ANE time = 125 ms (39 %) · CPU time = 195 ms (61 %). Bottleneck is unchanged
from the README's diagnosis: ANE is idle most of the step waiting for
RMSNorm / SiLU / classifier / dW / Adam on CPU.

---

## Training — static pipeline (`train_large.m`)
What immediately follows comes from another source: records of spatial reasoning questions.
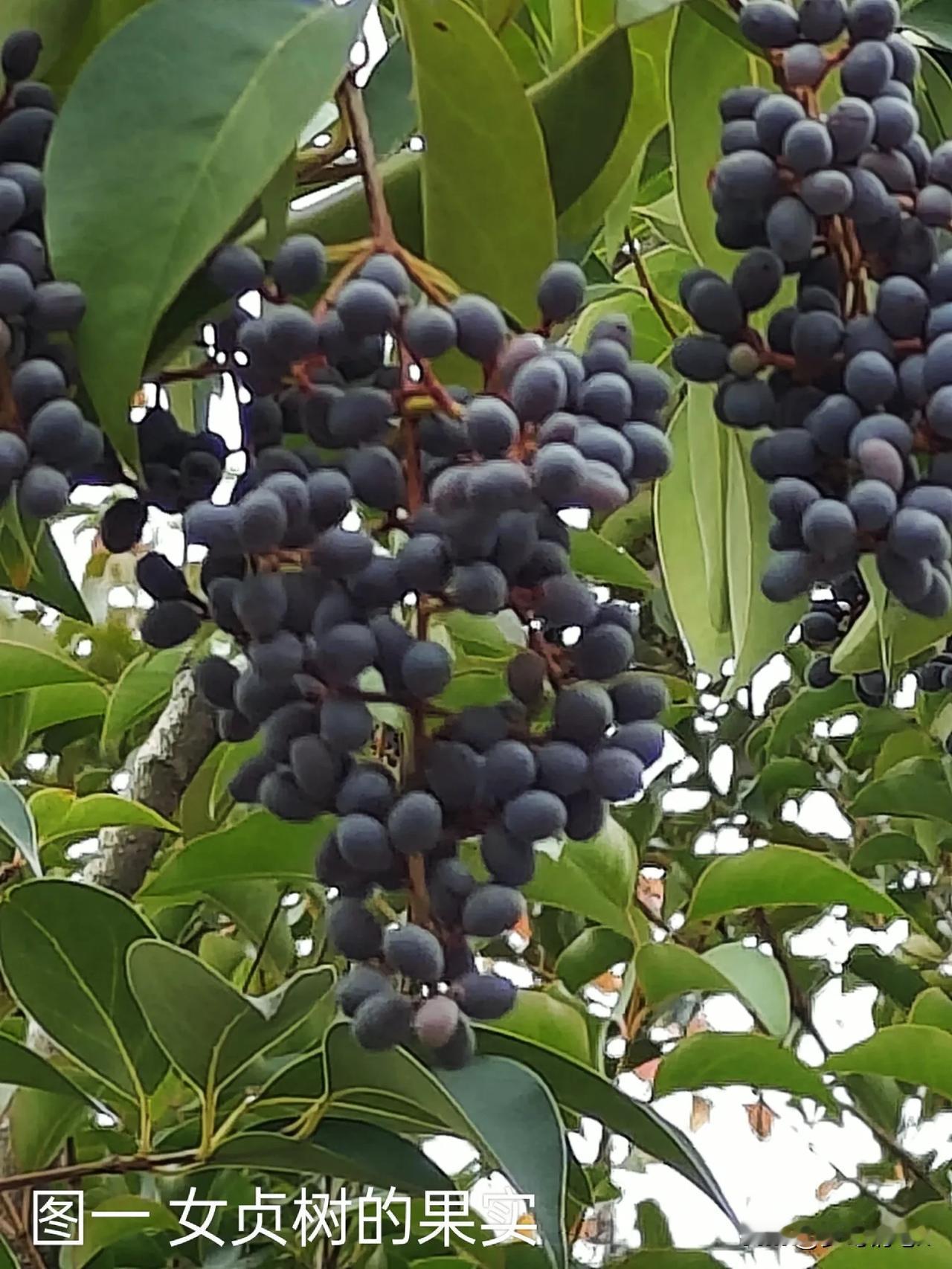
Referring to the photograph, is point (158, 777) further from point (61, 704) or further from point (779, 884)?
point (779, 884)

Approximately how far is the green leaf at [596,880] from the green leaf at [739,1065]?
6cm

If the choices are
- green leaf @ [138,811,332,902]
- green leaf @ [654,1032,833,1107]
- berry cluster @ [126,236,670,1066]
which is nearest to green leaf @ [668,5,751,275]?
berry cluster @ [126,236,670,1066]

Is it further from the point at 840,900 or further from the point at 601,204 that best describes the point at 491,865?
the point at 840,900

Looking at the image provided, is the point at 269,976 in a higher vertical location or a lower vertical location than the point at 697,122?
lower

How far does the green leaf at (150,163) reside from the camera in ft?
1.31

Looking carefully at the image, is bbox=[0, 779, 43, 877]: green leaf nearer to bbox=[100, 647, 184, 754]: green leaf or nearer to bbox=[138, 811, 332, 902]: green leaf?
bbox=[138, 811, 332, 902]: green leaf

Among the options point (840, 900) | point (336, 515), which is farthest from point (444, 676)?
point (840, 900)

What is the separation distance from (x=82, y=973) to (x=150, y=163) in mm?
304

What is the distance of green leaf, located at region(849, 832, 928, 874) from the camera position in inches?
45.2

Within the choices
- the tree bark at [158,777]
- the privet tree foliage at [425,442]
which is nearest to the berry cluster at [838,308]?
the privet tree foliage at [425,442]

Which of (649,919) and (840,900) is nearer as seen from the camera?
(840,900)

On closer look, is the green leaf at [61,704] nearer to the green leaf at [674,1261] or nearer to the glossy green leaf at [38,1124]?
the glossy green leaf at [38,1124]

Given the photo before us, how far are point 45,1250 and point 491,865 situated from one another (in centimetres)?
56

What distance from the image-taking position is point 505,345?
1.35 ft
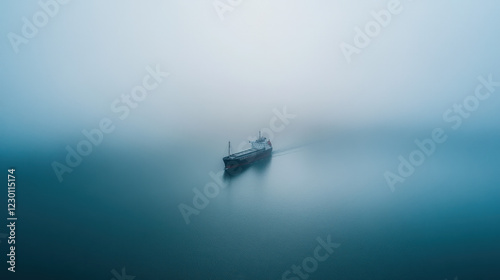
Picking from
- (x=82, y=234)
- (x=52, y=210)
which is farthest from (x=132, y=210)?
(x=52, y=210)

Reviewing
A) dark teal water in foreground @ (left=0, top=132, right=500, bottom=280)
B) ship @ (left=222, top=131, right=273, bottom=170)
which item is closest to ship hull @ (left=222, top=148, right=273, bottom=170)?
ship @ (left=222, top=131, right=273, bottom=170)

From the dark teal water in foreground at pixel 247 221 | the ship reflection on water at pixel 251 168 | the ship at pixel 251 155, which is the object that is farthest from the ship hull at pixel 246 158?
the dark teal water in foreground at pixel 247 221

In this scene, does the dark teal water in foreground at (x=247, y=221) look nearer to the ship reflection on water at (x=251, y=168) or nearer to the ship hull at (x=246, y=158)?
the ship reflection on water at (x=251, y=168)

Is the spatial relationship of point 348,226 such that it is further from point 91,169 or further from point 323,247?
point 91,169

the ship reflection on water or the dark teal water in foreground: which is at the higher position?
the ship reflection on water

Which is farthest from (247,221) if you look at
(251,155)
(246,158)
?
(251,155)

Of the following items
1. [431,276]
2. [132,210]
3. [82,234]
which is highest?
[132,210]

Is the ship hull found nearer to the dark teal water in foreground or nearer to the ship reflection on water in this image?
the ship reflection on water

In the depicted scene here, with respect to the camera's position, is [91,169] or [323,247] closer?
[323,247]
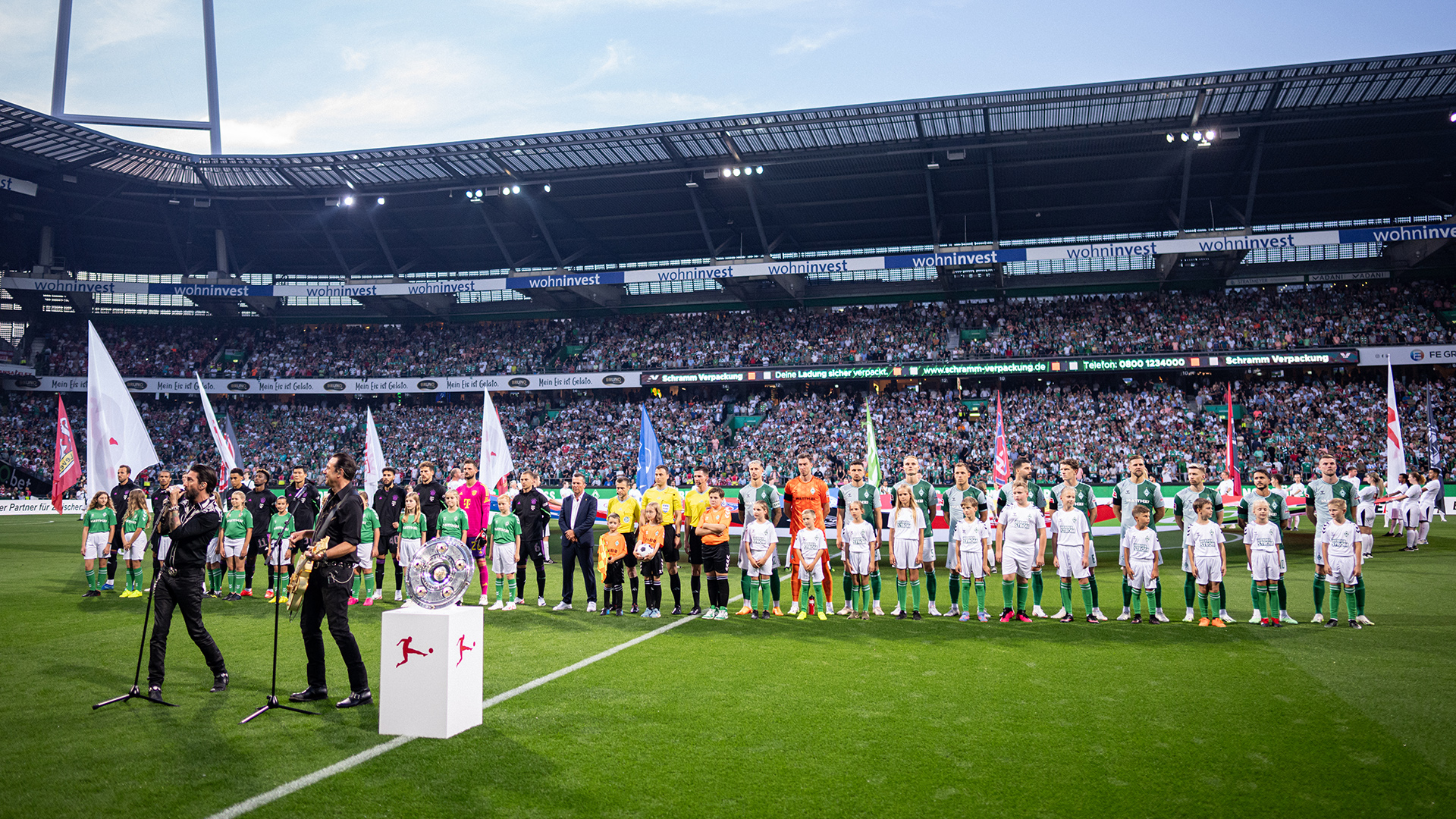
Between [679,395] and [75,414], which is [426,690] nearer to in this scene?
[679,395]

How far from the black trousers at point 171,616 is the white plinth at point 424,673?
2348mm

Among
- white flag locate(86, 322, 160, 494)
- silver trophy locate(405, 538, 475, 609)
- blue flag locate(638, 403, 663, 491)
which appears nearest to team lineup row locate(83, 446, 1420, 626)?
white flag locate(86, 322, 160, 494)

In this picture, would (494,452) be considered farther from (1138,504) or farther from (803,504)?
(1138,504)

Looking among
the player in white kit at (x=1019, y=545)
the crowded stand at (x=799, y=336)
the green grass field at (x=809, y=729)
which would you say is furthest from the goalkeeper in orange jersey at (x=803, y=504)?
the crowded stand at (x=799, y=336)

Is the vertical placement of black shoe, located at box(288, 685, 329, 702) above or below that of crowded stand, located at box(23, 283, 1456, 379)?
below

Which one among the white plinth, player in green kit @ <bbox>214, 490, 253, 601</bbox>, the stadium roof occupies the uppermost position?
the stadium roof

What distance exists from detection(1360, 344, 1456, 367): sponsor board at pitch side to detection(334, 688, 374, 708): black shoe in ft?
→ 125

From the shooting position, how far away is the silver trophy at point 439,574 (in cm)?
618

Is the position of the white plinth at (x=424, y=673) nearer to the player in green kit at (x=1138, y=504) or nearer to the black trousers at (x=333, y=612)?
the black trousers at (x=333, y=612)

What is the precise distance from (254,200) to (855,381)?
1244 inches

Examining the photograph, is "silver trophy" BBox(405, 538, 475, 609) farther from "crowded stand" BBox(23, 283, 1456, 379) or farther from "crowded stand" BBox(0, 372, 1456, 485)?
"crowded stand" BBox(23, 283, 1456, 379)

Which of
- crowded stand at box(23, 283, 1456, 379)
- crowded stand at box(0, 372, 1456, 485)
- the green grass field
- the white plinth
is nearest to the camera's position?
the green grass field

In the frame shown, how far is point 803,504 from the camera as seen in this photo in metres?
11.9

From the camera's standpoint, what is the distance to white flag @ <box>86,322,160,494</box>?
13.5m
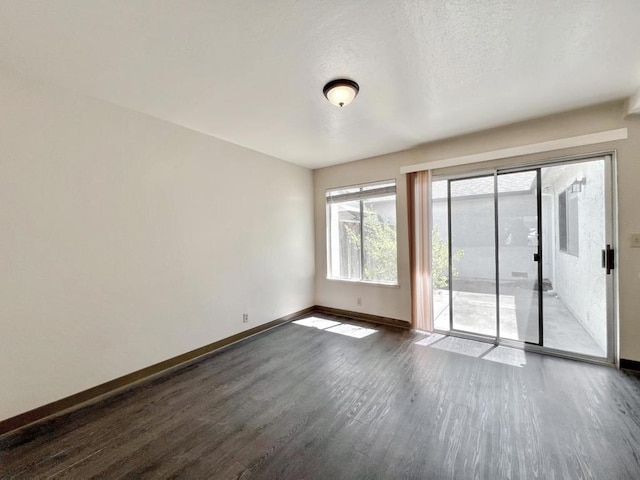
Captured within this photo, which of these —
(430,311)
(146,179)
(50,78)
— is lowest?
(430,311)

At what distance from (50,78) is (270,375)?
3224mm

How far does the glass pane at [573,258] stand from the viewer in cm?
288

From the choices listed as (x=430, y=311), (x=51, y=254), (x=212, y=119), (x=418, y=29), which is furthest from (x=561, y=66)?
(x=51, y=254)

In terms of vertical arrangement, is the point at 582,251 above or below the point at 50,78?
below

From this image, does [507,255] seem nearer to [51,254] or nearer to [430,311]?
[430,311]

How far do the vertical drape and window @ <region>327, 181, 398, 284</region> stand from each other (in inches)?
13.3

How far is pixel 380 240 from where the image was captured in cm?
435

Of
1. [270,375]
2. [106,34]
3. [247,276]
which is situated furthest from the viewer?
[247,276]

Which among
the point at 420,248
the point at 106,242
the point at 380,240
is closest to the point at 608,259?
the point at 420,248

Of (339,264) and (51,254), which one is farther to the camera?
(339,264)

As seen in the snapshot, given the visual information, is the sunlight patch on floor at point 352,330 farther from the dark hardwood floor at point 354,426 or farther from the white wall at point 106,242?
the white wall at point 106,242

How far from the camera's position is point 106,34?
1.64 m

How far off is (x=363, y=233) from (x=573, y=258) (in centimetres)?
272

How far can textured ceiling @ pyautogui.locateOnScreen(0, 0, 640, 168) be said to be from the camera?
1.51m
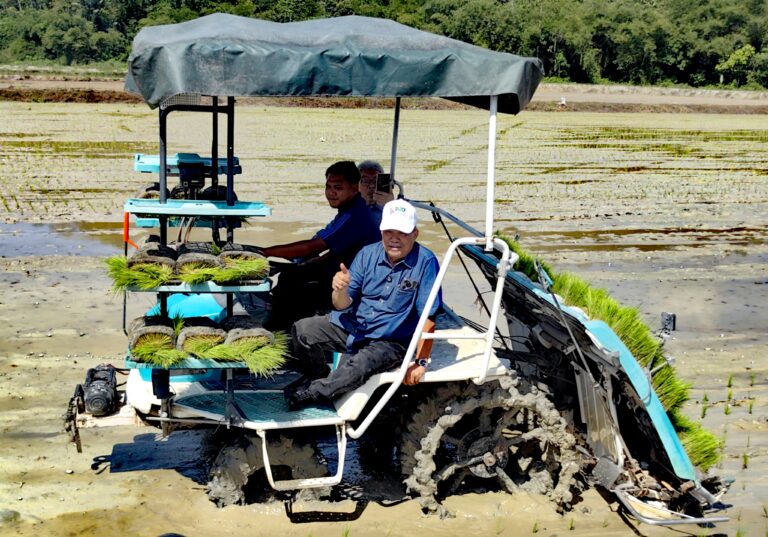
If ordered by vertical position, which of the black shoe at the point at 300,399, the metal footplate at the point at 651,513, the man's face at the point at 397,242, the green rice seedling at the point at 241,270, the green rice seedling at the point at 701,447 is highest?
the man's face at the point at 397,242

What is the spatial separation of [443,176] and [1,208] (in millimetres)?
8860

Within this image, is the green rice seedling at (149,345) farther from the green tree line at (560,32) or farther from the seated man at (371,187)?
the green tree line at (560,32)

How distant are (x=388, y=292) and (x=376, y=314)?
0.14 meters

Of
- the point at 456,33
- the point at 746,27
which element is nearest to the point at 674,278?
the point at 456,33

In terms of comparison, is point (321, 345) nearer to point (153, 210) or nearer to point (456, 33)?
point (153, 210)

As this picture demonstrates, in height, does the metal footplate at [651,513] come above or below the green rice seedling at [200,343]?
below

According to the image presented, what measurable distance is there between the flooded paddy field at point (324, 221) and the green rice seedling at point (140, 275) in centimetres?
140

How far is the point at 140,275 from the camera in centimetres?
511

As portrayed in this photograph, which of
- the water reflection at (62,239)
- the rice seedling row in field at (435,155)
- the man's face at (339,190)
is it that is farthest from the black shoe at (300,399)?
the rice seedling row in field at (435,155)

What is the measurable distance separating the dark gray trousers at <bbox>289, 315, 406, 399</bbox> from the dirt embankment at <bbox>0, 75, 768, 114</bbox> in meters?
24.9

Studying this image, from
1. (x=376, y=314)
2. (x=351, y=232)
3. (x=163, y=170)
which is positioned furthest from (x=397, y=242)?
(x=163, y=170)

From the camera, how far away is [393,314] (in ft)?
18.4

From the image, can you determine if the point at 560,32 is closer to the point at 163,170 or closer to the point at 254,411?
the point at 254,411

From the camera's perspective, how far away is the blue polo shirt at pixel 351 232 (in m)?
6.23
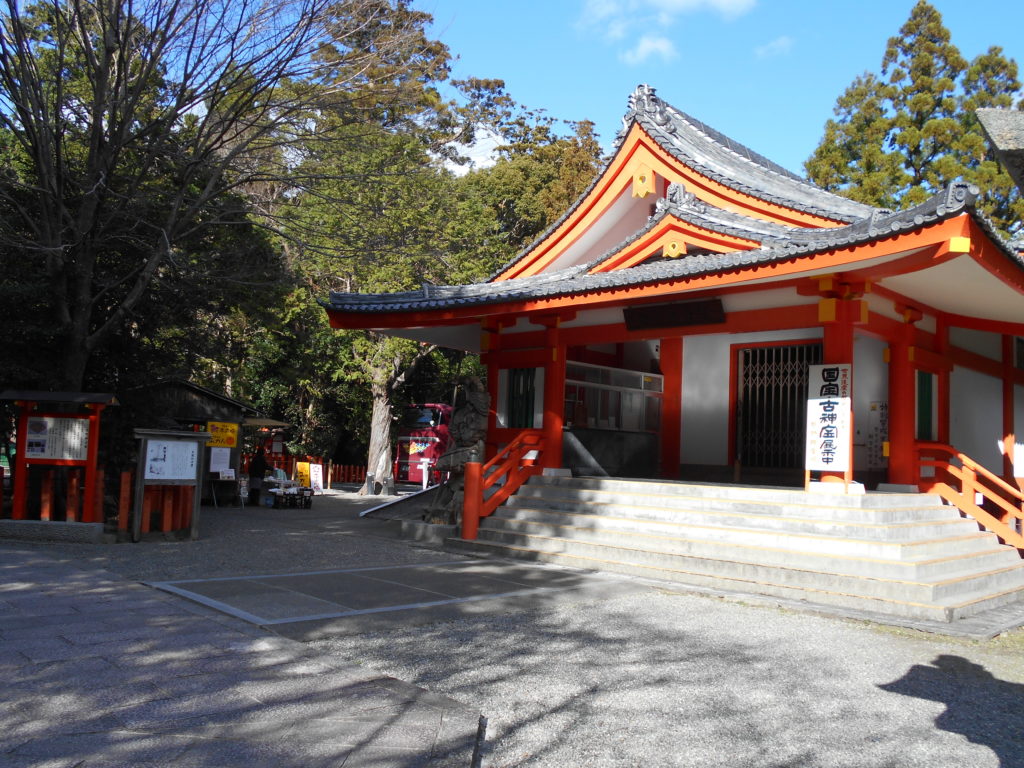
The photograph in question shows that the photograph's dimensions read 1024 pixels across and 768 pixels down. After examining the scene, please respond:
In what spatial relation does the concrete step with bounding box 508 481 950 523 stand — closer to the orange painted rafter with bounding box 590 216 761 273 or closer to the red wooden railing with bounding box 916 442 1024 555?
the red wooden railing with bounding box 916 442 1024 555

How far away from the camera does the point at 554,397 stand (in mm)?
12281

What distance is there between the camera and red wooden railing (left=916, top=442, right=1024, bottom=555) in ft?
32.9

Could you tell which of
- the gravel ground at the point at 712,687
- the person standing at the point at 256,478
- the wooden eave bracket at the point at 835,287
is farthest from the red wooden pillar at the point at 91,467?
the wooden eave bracket at the point at 835,287

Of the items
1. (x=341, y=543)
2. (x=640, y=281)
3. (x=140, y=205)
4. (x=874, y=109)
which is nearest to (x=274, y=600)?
(x=341, y=543)

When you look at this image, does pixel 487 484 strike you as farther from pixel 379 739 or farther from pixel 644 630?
pixel 379 739

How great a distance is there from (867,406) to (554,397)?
491 centimetres

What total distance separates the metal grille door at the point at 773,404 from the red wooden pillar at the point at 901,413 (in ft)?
5.40

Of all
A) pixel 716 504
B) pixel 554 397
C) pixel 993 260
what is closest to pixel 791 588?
pixel 716 504

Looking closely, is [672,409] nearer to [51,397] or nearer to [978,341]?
[978,341]

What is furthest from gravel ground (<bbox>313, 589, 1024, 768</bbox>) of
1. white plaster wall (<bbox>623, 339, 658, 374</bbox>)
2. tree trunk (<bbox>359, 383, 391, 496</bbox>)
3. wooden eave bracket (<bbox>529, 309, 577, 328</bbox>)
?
tree trunk (<bbox>359, 383, 391, 496</bbox>)

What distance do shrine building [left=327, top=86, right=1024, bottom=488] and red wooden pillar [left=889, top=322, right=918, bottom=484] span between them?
0.08 feet

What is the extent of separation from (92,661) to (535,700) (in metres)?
2.78

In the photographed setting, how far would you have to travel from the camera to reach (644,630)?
645 centimetres

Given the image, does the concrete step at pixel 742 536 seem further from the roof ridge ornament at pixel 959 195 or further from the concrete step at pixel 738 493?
the roof ridge ornament at pixel 959 195
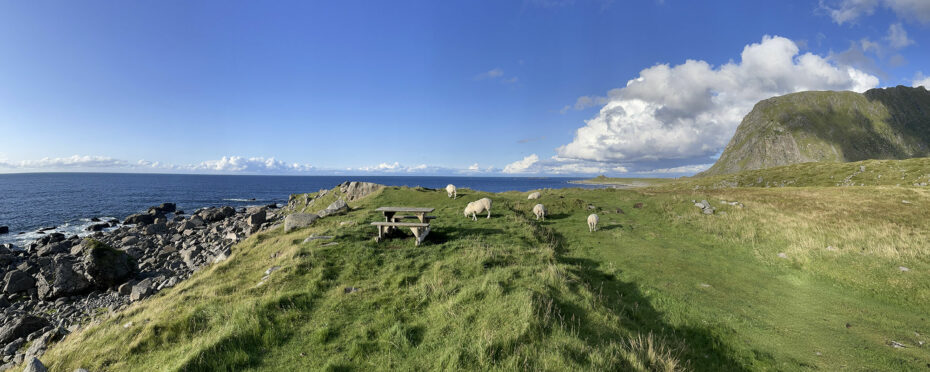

For apples-to-apples with `community_results.json` (all existing entries use
this path).

```
[batch 10: compile=3384ms train=902.5ms (90.2ms/step) compiles=72]
    ane=8.0 io=2.8 cls=7.6 elem=11.7 rms=0.1 cblas_wait=0.0 ms/step
[batch 20: compile=3335ms train=897.1ms (89.7ms/step) compiles=72]
[batch 30: compile=3353ms train=900.6ms (90.1ms/step) compiles=72]
Total steps:     30
Wall time:       13.1 s
Compile time:    10072 ms (76.9 %)
Train time:      2700 ms (20.6 %)
Avg train:       90.0 ms/step
```

| Chip        | ms/step | ane ms | compile / 10 |
|-------------|---------|--------|--------------|
| M1 Pro      | 148–163 | 32–35  | 7.9–8.5 s    |
| M1 Max      | 143–167 | 35–45  | ~7.1 s       |
| M3 Ultra\*  | 91      | ~10    | ~3.7 s       |
| M4 Pro      | 69–73   | 8.9    | ~3.5 s       |
| M4 Max      | 64      | 10.2   | ~3.5 s       |
| M5 (16 GB)  | 101–120 | 9.1–9.8| 3.2–3.4 s    |
| **M5 Max**  | **90.0**| **8.0**| **~3.35 s**  |

\* repo reference platform.

---

## Speedup summary — M5 Max vs baselines

| Metric | M4 (README) | M5 base | M5 Max | vs M4 | vs M5 base |
|--------|-------------|---------|--------|-------|------------|
| FP16 peak (TFLOPS) | 18.6 | 12.17–12.44 | **19.27** | 1.04× | 1.55× |
| INT8 W8A8 (TOPS)   | 35.1 | —           | **35.61** | 1.01× | —    |
| Stories110M static (ms/step) | 91 | 101–120 | **90.0**  | 1.01× | 1.22× |
| Stories110M dynamic (ms/step)| — | —         | **73.5**  | —     | —     |
| Qwen3-0.6B dynamic (ms/step) | 412| —        | **320.0** | 1.29× | —     |

**Takeaways**:

1. **Peak ANE compute has not moved between M4 and M5 Max** (≈ 19 TFLOPS FP16,
   ≈ 35 TOPS INT8). The `h16 → h17` version bump does not show up in peak math.
2. **Training gains of 1.22–1.29× are CPU-driven**, not ANE-driven. The 12
   performance cores plus Accelerate's `cblas_sgemm` on M5 Max close the gap
   that made base M5 (4P + 6E) slower than M4 Pro despite a newer ANE.
3. **M5 Max's effective SRAM working set is ≥ M4's.** The `sram_bench` cliff
   sits past 70 MB where M4's was at ~32 MB, though a cleaner probe is needed
   (the 128 MB row changes two variables at once).

---

## Strategic implications

- Anyone optimizing training on this repo for M5 Max should focus on pushing
  RMSNorm / SiLU / classifier onto the ANE, not on peak-throughput MIL tricks —
  the ANE already has 60 % idle headroom per step.
- `h17` is worth re-probing with the tests under `training/test_*.m` — the
  `m5result.md` findings (weight-reload fails, weightsBuffer is inert,
  procedureIndex is accepted but ignored, QoS has no effect) were recorded on
  `h16` and may or may not hold on `h17`.
- No evidence that Apple has tightened the private-API surface on macOS 26.4.1.